### OBIETTIVO
Rispondi per favore a queste domande sull'estratto fornito, una per riga:
1. A che cosa si paragonano i "noi" nella frase iniziale?
2. Da chi è stato spremuto il vino che si versa negli spazi che si aprono?
3. Da quale relazione proviene il brano?

### ESTRATTO FORNITO
┄┄┄┄┄┄┄┄┄┄┄┄┄┄┄┄┄┄┄┄

Siamo briciole nel piatto, avanzi; ma proprio l'essere questo ci pone in una situazione privilegiata. Non perché siamo puri, ma perché non suscitiamo né invidia né desiderio. E proprio perché non possiamo proporci come modelli, possiamo accogliere le diversità tra di noi e trovare amici, compagni di viaggio, in chi - come noi e meglio di noi -, si ostina ad opporsi, a fare resistenza, a dire di no alle strutture di dominio, a credere nell'uomo, a volere la sua liberazione, la sua promozione solidale, la sua dignità responsabile.
Anche nel piccolo orto delle nostre chiese locali, nei piccoli tavoli del quotidiano, nelle realtà popolari di un quartiere o di un borgo, si aprono spazi per versare il vino spremuto dai preti operai. Non perché essi lo hanno addolcito, ma perché anni di presenza hanno reso meno rigido l'incontro.
Nei molti percorsi di questo labirinto le convergenze non sono poche.
Dal nostro vissuto e dalla diversità del nostro vissuto qualcosa può essere detto; basta che la parola non si allontani da chi la dice e non si riduca a un discorso sui contenuti e sui risultati da ottenere. Anche tra noi non dobbiamo portare" né borse, né bisacce, né calzari" . L'evangelizzazione dolce vale anche nei nostri rapporti.

Non abbiamo un cammino già segnato. Abbiamo un orizzonte che insieme ad altri condividiamo. Siamo tasselli di un mosaico che si va componendo". (dalla relazione introduttiva di Renzo Fanfani)

┄┄┄┄┄┄┄┄┄┄┄┄┄┄┄┄┄┄┄┄

### VOCI FORNITE
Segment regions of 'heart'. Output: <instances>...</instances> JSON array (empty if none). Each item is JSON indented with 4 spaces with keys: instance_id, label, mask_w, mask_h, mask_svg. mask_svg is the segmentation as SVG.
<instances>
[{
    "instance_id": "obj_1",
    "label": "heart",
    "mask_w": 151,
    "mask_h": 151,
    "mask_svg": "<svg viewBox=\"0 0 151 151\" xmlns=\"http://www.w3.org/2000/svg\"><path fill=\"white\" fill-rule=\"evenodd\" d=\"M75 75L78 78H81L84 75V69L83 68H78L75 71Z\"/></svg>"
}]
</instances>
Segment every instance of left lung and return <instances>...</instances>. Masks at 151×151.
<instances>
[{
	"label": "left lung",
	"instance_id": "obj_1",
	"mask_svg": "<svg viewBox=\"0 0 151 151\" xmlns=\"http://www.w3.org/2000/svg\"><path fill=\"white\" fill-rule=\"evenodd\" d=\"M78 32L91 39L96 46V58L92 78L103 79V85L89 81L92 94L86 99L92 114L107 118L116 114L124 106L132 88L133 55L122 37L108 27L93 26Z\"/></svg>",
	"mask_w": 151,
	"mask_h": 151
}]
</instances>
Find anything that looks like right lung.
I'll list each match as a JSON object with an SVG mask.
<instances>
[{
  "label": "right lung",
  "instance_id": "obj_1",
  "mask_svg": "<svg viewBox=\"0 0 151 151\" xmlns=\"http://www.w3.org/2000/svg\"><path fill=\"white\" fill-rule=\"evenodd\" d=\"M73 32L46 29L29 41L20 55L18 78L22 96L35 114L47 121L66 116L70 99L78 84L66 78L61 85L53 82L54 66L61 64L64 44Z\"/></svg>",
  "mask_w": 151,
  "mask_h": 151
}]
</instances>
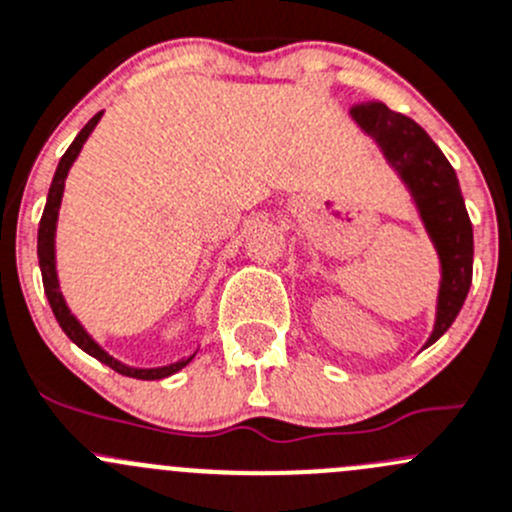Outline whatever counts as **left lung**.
<instances>
[{"label":"left lung","mask_w":512,"mask_h":512,"mask_svg":"<svg viewBox=\"0 0 512 512\" xmlns=\"http://www.w3.org/2000/svg\"><path fill=\"white\" fill-rule=\"evenodd\" d=\"M350 117L367 137H372L385 162L398 172L438 252V302L433 332L425 342V347H430L455 322L473 282V225L458 177L440 147L415 119L393 112L382 102L357 104Z\"/></svg>","instance_id":"8db88e82"}]
</instances>
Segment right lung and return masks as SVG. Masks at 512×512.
<instances>
[{
    "instance_id": "1",
    "label": "right lung",
    "mask_w": 512,
    "mask_h": 512,
    "mask_svg": "<svg viewBox=\"0 0 512 512\" xmlns=\"http://www.w3.org/2000/svg\"><path fill=\"white\" fill-rule=\"evenodd\" d=\"M104 112H97L87 124L82 127L74 142L69 145V150L64 152L62 160H59L57 172L52 177V185H49V195H47V205H44L42 212V222H39V235H37V257H39V270H42V282H44V292H47V300L52 305L54 317H57L59 327L64 330V335L74 342L77 347H82L87 355L97 357L99 362H104L107 367H112L114 372L127 377H137V380H162V377H170L175 372H180L182 367L190 365L195 352L190 357H182V360L170 362V365L162 367H135L127 365V362L117 360L114 355H109L87 330H84L82 322L77 320L72 310H69L67 300L62 295V287H59V275H57V222H59V207H62V197H64V182H67L69 170H72L74 160L82 152L84 142L89 140V135L94 132L97 122L102 119Z\"/></svg>"
}]
</instances>
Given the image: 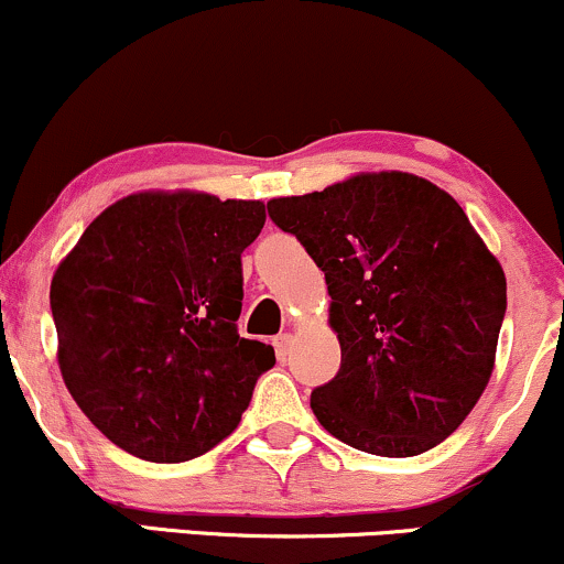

┄┄┄┄┄┄┄┄┄┄┄┄┄┄┄┄┄┄┄┄

### SOLUZIONE DELL'ESERCIZIO
1. A briciole nel piatto, avanzi.
2. Dai preti operai.
3. Dalla relazione introduttiva di Renzo Fanfani.